Yukihiro Matsumoto said:
In message "Memory behavior of String#dup"
|does String#dup also copy the byte sequence of the string or does it only
|copy a reference and does a copy on write?
When memory is already shared between strings, it does copy-on-write,
otherwise it copies. From my observation, many of duped strings are
modified right after the dup, so that I felt it is wise to avoid
making new internal copy-on-write entries for duping.
s1 = "foo"
s2 = s2.dup
So, if I understand you correctly s1 and s2 don't share the same byte
sequence since s1 is the only string referring tho the sequence "foo" when
the dup occurs (i.e. the sequence is not shared). Is that correct?
The question why I'm asking is, that for hashes where an entry shares the
key (either directly because it is the same string in h[s1]=s1 or
indirectly because the value is an instance that refers the key
indirectly) there would be enourmous memory consumption if all those
dup'ed hash key strings did also contain a copy of the byte sequence. The
problem I have with this duping is that I can't prevent it. So there's at
least the overhead of a new created String instance, because apparently (v
1.7.3) the Hash doesn't honor the freeze state of the string.
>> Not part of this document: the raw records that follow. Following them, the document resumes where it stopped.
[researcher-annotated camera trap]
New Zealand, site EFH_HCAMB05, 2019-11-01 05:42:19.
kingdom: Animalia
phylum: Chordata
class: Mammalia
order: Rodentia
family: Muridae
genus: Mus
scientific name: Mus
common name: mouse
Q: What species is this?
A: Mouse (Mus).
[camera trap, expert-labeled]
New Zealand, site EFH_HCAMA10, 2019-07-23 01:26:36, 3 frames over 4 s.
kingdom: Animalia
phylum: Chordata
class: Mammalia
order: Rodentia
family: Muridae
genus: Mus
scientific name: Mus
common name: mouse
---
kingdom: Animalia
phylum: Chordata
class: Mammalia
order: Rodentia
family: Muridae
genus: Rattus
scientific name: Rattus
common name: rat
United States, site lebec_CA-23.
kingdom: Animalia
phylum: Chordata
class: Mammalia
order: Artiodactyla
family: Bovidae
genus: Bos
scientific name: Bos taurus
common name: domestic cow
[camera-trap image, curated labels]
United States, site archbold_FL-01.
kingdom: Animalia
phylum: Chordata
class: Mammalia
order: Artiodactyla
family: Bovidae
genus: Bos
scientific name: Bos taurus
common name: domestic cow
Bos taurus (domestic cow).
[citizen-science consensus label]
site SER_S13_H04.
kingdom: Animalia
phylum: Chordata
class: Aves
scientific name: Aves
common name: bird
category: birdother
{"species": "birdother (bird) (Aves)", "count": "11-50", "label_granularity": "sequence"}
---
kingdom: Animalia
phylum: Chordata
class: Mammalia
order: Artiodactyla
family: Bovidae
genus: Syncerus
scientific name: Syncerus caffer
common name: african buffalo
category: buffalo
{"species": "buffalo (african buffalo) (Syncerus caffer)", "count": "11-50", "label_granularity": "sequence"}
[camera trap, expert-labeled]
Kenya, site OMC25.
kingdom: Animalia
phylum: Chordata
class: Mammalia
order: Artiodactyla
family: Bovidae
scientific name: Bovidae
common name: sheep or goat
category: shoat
If that change has not been incorporated I suggest doing the dup only if a
string is not frozen. Otherwise the user has no chance to avoid the dup
for strings.
Regards
robert
h = Hash.new
s1 = "key 1"
s2 = "key 2"
s2.freeze
h[s1]=s1
h[s2]=s2
h.each do |k,v|
puts "#{k}=>#{v}"
puts "#{k.id}=>#{v.id}"
case k
when s1
p [k.equal?( s1 ), v.equal?( s1 )]
when s2
p [k.equal?( s2 ), v.equal?( s2 )]
end
end
yields
key 1=>key 1
22381332=>22394808
[false, true]
key 2=>key 2
22376868=>22390356
[false, true]